-- SOURCE DOCUMENT follows --
In 1905, soon after Hall’s destructive activity, British archeologist David Randall-MacIver studied the mud dwellings within the stone enclosures, and he became the first European researcher of the site to assert that the dwellings were “unquestionably African in every detail.” After MacIver’s assertion, which was almost equivalent to blasphemy to the British imperialists, archeologists were banned from the Zimbabwe site for almost 25 years!
It was in 1929 that British archeologist Gertrude Caton-Thompson led the first all-female excavation. Caton-Thompson investigated the site and was able to definitively argue in her work, The Zimbabwe Culture: Ruins & Reactions (1931), that the ruins were of African origin. She assessed the available archeological evidence (artifacts, nearby dwellings), and the oral tradition of the modern Shona-speaking people, and compared them to the ancient sites to determine the African foundation of Great Zimbabwe. Despite Caton-Thompson’s conclusive evidence, the myth of a foreign origin of Great Zimbabwe continued for another half a century until Zimbabwe’s independence in 1980.
Ian Smith was the last major British colonial figure to falsify evidence of Great Zimbabwe’s origin. In November 1965, Smith had established a white minority government that declared its independence from the British homeland government, and thus this colony broke away from Britain to form an independent regime under Smith. Ian Smith became “prime minister” of Southern Rhodesia. He continued the colonial falsification of Great Zimbabwe’s origins by developing a fake history and a policy of making sure that the official guide books for tourists would show images of Africans bowing down to foreign innovators, who allegedly built Great Zimbabwe. It was not until 1980 that the native Zimbabweans overthrew Smith’s minority government and ended the colonial era. In that year, Robert Mugabe became president and the country was renamed “Zimbabwe,” in honor of the Great Zimbabwe civilization of the past.

President Robert Mugabe, Zimbabwe
This distortion of the history of Zimbabwe has had an enduring legacy. The colonial era (1890 - 1980) had a destructive impact on the daily lives of native Zimbabweans. Not only was their heritage stolen, but the best farmland and resources were also taken by British colonists. This 90 years of domination and oppressive colonial rule was fueled by the ideas of Cecil Rhodes, who had the greatest colonial scheme of any modern imperialist. Rhodes envisioned the British control of Africa from the Cape of Good Hope in the south to Cairo in the north, thus the slogan from “Cape to Cairo.” His goal was to colonize the entire African continent and “to paint the [African] map [British] red.”

Rhodes stated his colonial goals in his 1877 “Confession of Faith”:

“We know the size of the world we know the total extent. Africa is still lying ready for us it is our duty to take it. It is our duty to seize every opportunity of acquiring more territory and we should keep this one idea steadily before our eyes that more territory simply means more of the Anglo-Saxon race more of the best the most human, most honourable race the world possesses.”
-- SOURCE DOCUMENT concluded --
**TASK REQUIREMENTS**
**a.** Quote the passage on Great Zimbabwe word for word, starting with "In 1905, soon" and going on through "almost 25 years!".
**b.** Answer these questions using the passage on Great Zimbabwe:
(i) In what year did Gertrude Caton-Thompson lead the first all-female excavation?
(ii) Who became president in 1980?
(iii) In what year did Cecil Rhodes state his colonial goals in his "Confession of Faith"?
**c.** List every year that appears in the passage on Great Zimbabwe, in the order each first appears.
The material after this passage on Great Zimbabwe is separate from it.
-- DATA SEGMENT follows --
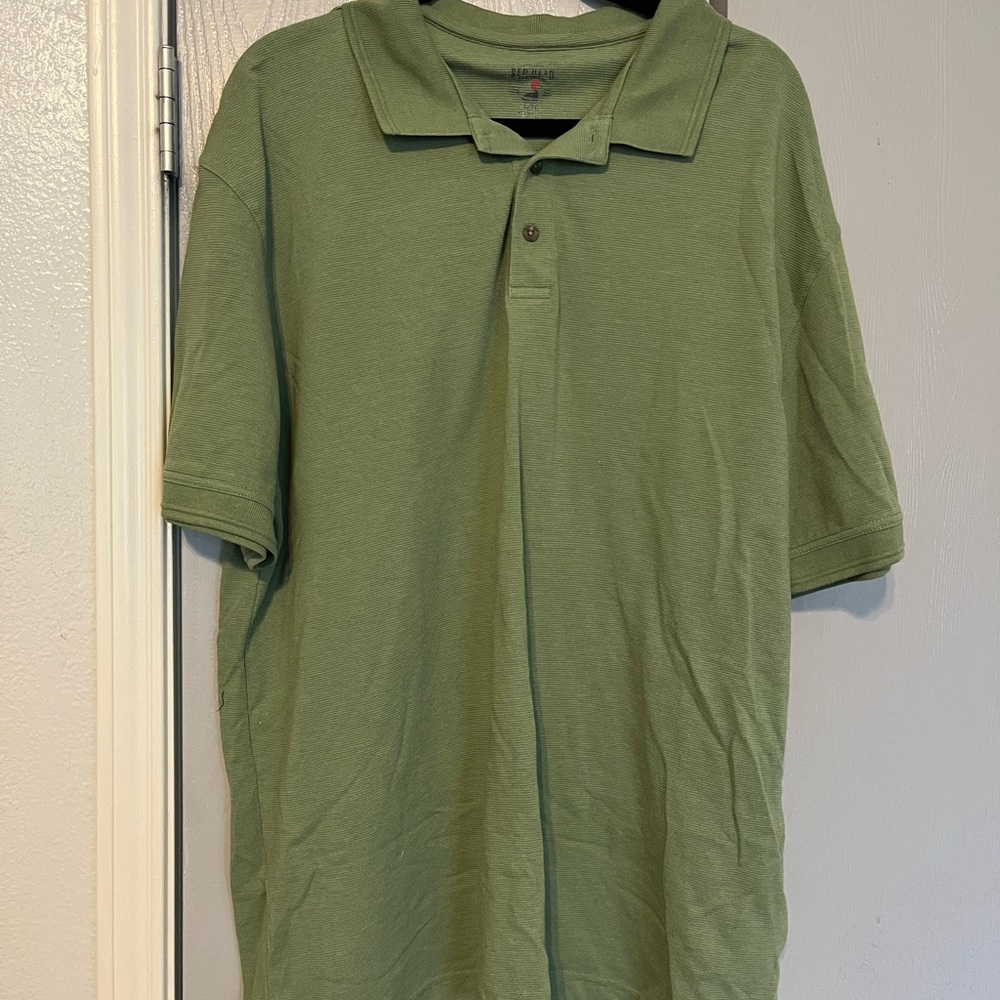 RedHead Sage Green Polo Shirt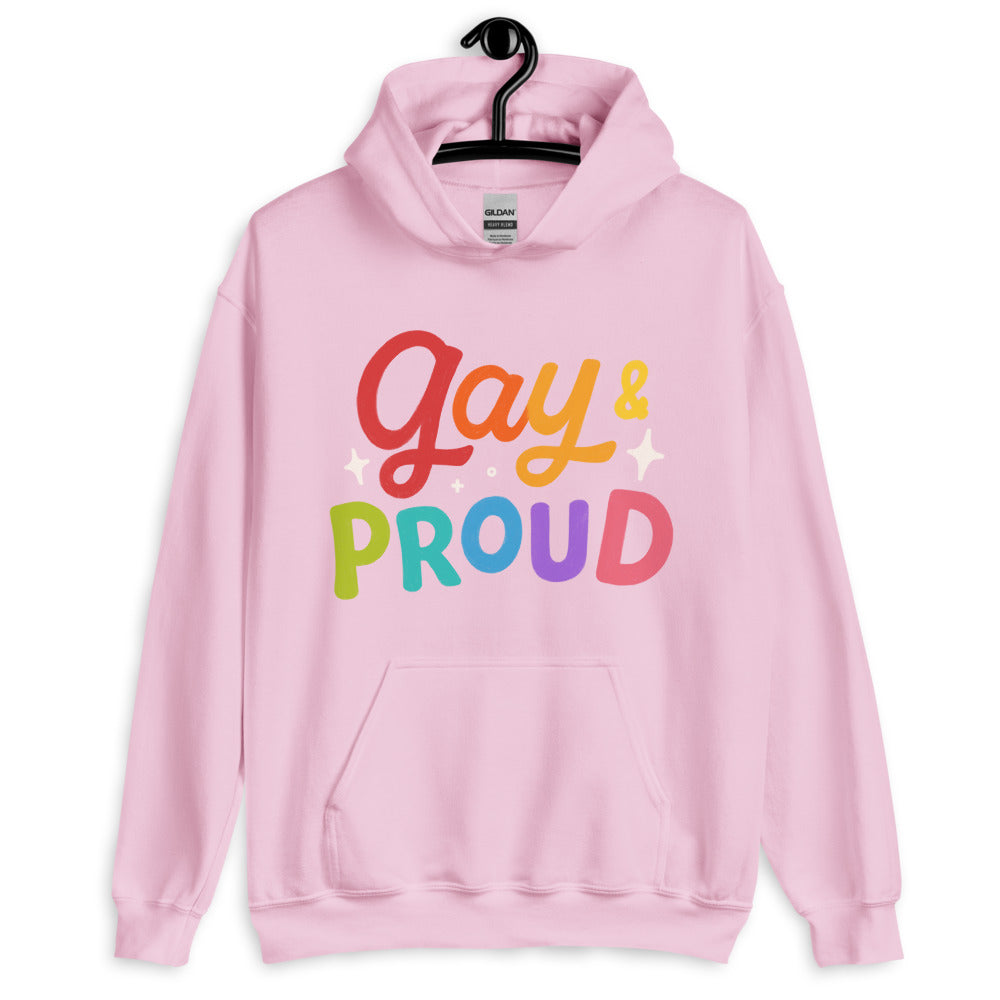 Gay & Proud Unisex Hoodie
-- DATA SEGMENT concluded --
**EXERCISE RESPONSES**
**a.**
In 1905, soon after Hall’s destructive activity, British archeologist David Randall-MacIver studied the mud dwellings within the stone enclosures, and he became the first European researcher of the site to assert that the dwellings were “unquestionably African in every detail.” After MacIver’s assertion, which was almost equivalent to blasphemy to the British imperialists, archeologists were banned from the Zimbabwe site for almost 25 years!

**b.**
(i) 1929
(ii) Robert Mugabe
(iii) 1877

**c.** 1905, 1929, 1931, 1980, 1965, 1890, 1877